-------- DOCUMENT --------
This in many ways is a helpful guide, but there is a weakness at its heart and it's not the last word on my father, writes Paul Beasley-Murray
 

 


Bombshell in the BaptisteryA Bombshell in the Baptistery

By Justin Nalls
Pickwick Publications
ISBN: 978-1532653087
Reviewer: Paul Beasley-Murray

  

Sub-titled, ‘An examination of the influence of George Beasley-Murray on the baptismal writings of select Southern Baptist and Baptist Union of Great Britain scholars’, A Bombshell in the Baptistery is based on a PhD thesis by Justin Nalls, the ‘teaching pastor’ of a Southern Baptist church in Georgia.
-------- DATASET --------
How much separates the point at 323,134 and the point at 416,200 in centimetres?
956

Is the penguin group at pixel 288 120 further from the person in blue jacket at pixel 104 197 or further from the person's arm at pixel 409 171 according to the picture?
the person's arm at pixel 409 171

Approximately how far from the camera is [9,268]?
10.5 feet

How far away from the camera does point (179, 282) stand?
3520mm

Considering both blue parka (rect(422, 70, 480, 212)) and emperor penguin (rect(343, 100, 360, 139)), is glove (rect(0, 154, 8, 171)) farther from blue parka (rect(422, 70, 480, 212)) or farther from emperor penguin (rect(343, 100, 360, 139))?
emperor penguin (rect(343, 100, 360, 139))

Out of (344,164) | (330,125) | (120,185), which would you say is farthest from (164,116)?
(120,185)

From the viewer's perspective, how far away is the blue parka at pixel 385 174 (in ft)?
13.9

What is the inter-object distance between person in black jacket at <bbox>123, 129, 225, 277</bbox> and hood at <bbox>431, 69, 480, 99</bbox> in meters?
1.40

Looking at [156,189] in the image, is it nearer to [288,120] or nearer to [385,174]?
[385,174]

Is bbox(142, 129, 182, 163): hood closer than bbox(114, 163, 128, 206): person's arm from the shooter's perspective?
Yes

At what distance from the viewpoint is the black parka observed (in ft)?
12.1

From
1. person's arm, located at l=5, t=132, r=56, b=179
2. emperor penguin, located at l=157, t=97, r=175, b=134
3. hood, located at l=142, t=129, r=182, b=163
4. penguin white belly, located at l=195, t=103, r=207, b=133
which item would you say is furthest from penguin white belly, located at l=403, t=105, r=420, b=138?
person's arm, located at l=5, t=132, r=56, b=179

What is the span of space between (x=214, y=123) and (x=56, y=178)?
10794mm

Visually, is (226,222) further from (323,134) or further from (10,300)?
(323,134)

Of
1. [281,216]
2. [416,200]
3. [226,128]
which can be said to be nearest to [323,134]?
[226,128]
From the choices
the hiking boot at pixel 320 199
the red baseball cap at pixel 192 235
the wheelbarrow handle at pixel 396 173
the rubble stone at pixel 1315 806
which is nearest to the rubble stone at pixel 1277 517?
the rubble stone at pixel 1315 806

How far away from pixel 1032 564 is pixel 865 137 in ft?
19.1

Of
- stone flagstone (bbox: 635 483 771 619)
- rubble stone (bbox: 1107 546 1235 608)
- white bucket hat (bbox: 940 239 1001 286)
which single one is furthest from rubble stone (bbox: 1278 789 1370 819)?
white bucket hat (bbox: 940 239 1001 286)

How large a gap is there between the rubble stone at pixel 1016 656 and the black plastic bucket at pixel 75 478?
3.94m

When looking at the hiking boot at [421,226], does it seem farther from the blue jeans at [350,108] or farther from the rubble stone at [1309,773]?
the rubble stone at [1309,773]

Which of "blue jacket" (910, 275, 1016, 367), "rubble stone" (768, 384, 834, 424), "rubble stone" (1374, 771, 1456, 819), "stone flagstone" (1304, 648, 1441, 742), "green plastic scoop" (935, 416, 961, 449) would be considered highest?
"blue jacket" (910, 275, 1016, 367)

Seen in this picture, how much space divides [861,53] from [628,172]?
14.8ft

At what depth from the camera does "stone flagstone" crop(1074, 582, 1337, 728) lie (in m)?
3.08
--------
INSTRUCTION: From the book review, extract the stretch from "Sub-titled, ‘An examination" through "church in Georgia.".

TASK ANSWER:
Sub-titled, ‘An examination of the influence of George Beasley-Murray on the baptismal writings of select Southern Baptist and Baptist Union of Great Britain scholars’, A Bombshell in the Baptistery is based on a PhD thesis by Justin Nalls, the ‘teaching pastor’ of a Southern Baptist church in Georgia.